Mentorship strengthens Airmen

  • Published
  • By Airman 1st Class Alessandra N. Gamboa
  • 28th Bomb Wing Public Affairs
How can an Airman head in the right direction, if he doesn't even know where he is right now?

"This is where mentorship through feedback comes in," Master Sgt. Marty Joyce, 28th Operations Group first sergeant said. "I would never want an Airman to think they were doing well when they were not meeting expectations. By the same token, I wouldn't want an Airman to think they were failing when in fact they were doing a good job."

Sergeant Joyce said communication is instrumental in effective mentorship and leadership.

"The ability to get your message across effectively is such a valuable skill set," he said. "So many times the meaning can get lost. It's important that information make sense to the listener for it to be useful. After all, Airmen can grow and improve only if they correctly interpret your guidance to them."

"There's no rank requirement to be a mentor," he said. "A mentor can be anyone with whom you feel comfortable talking to and who possess qualities you admire whether personally or professionally. The goal of mentorship is to increase the knowledge and skills in someone. So if there is something I do not understand or I have never dealt with before, I look to my family, friends and co-workers for advice."

Sergeant Joyce said he has gained valuable experience throughout his 16 years in the Air Force, but constantly strives to learn and improve to be a better senior NCO.

"I like to keep an open mind and ears peeled to differing viewpoints. Learning from the experiences of others can nourish your professional and personal growth."

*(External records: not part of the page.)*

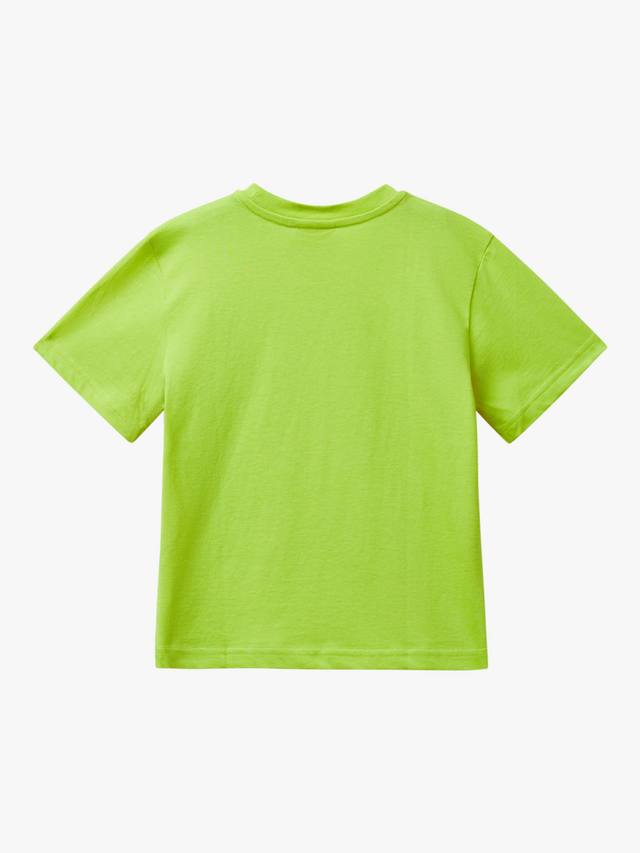 Детская хлопковая футболка с коротким рукавом и принтом Snoopy Benetton, Green — фото 2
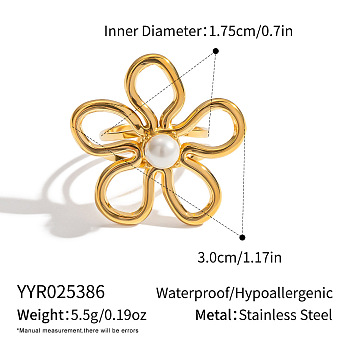 European Style 304 Stainless Steel Hollow Flower Cuff Rings for Women, with Round Imitation Pearl, Real 18K Gold Plated, US Size 7 1/4(17.5mm)
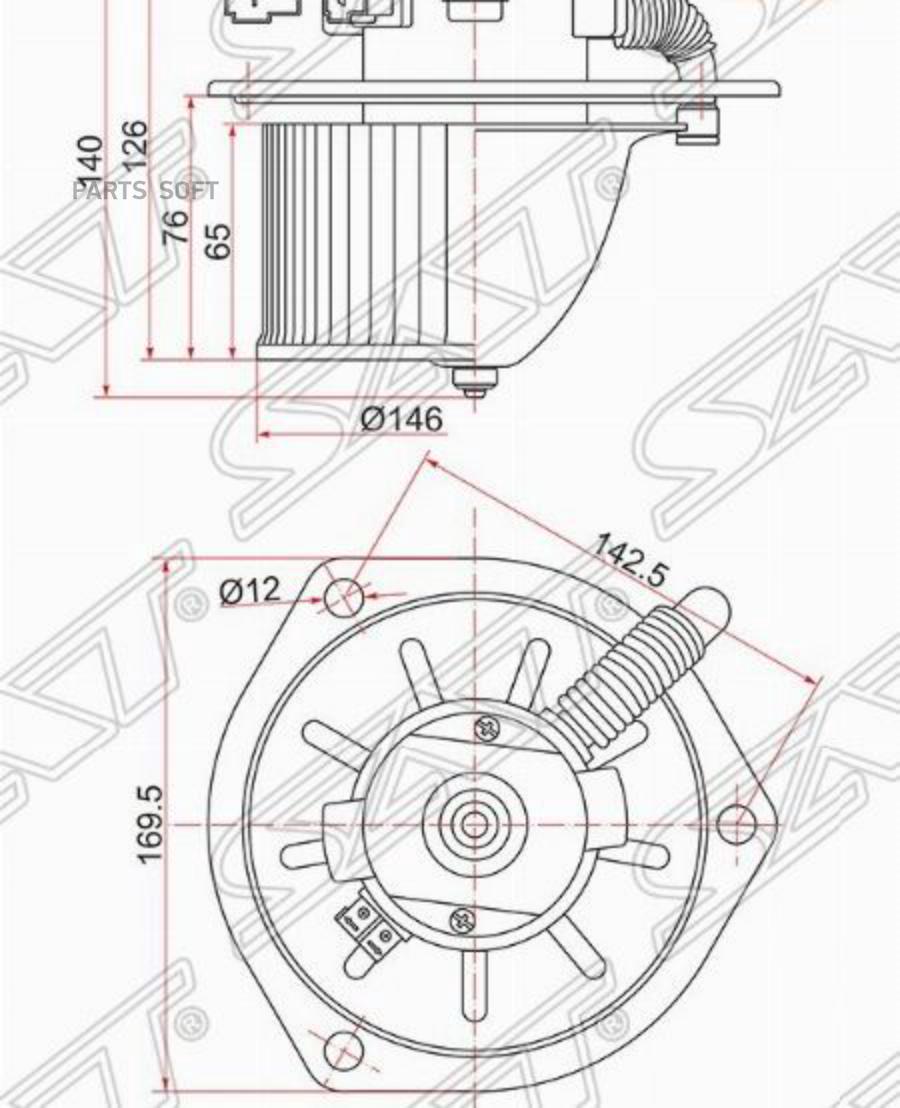 

SAT ST-MC140941 Мотор отопителя салона MITSUBISHI CANTER FE5/FE6 94-01/HINO DUTRO XZU4## /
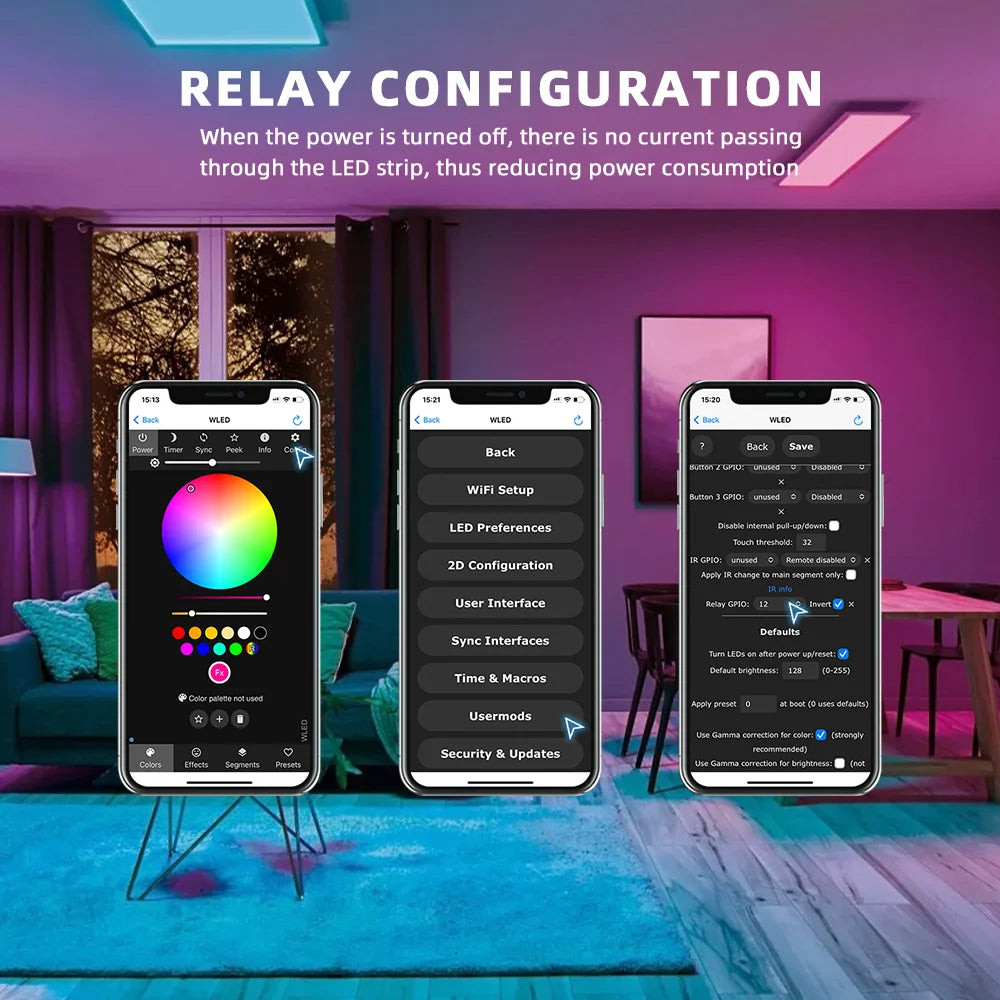 DOMRAEM ESP32 USB-C WLED Digital LED controller RGB IC DIY APP 16A fuse Works with HA/MQTT/Alex WS2811/12/12B/14/05 Sk6812 Strip
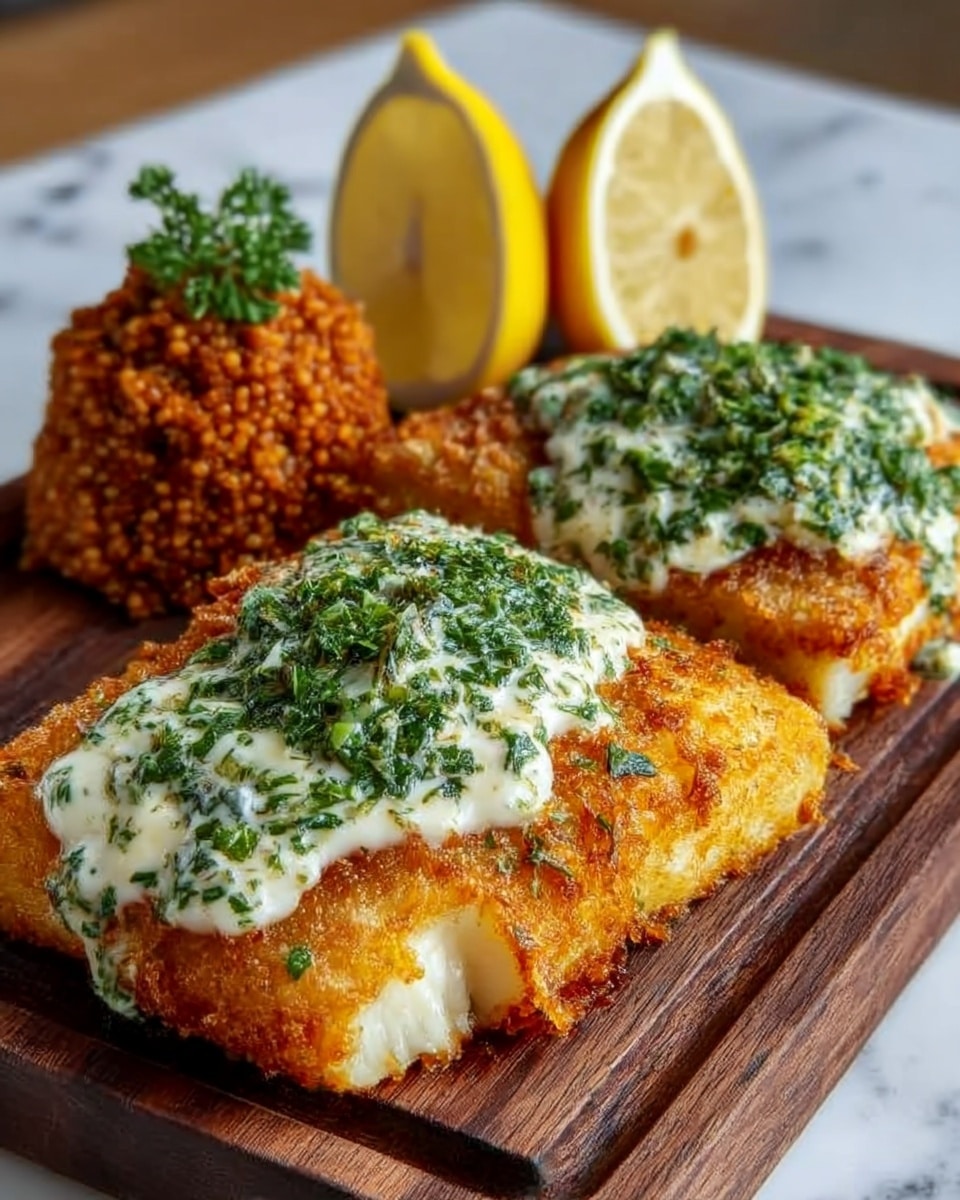 The image shows two thick pieces of breaded and fried fish with a golden, crispy outer layer topped with finely chopped green herbs. Behind the fish are lemon wedges with bright yellow and white colors. To the left, there is a textured side dish with a warm, burnt orange color. All of this is served on a rustic wooden tray placed on a white marbled surface. The fish's crispy texture contrasts with the soft lemon wedges and the crumbly side dish. Photo taken with an iphone --ar 4:5 --v 7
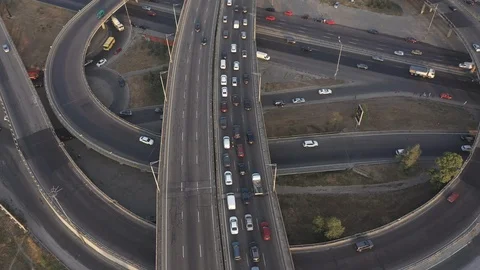 Overhead Drone Shot Of Highway Видео 115861591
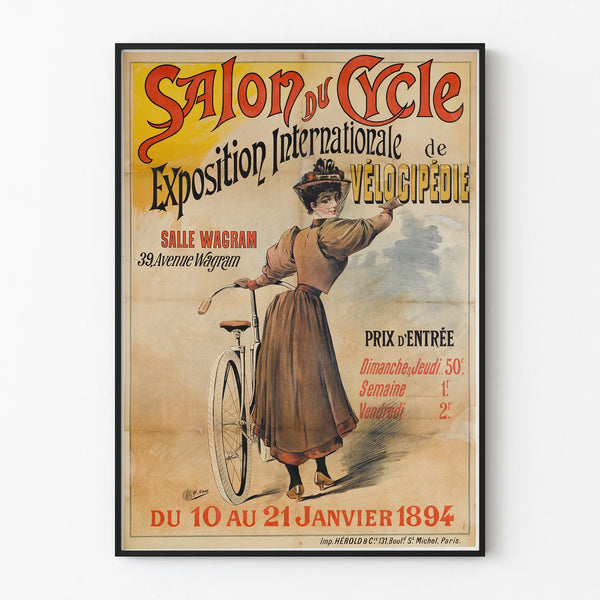 Plakat vintage Salon du Cycle Międzynarodowa Wystawa Rowerowa 1894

"If I was a younger Airman, the first person I would talk to is my front-line supervisor, because he or she is the person who is the most actively engaged with me at work," Sergeant Joyce said. "In my opinion, supervisors see their Airmen on a regular basis in the work centers and are better prepared to build a foundation for the mentorship process."

Sergeant Joyce said one of the most important qualities for a supervisor and mentor to have is empathy and to try and meet the needs of the Airmen.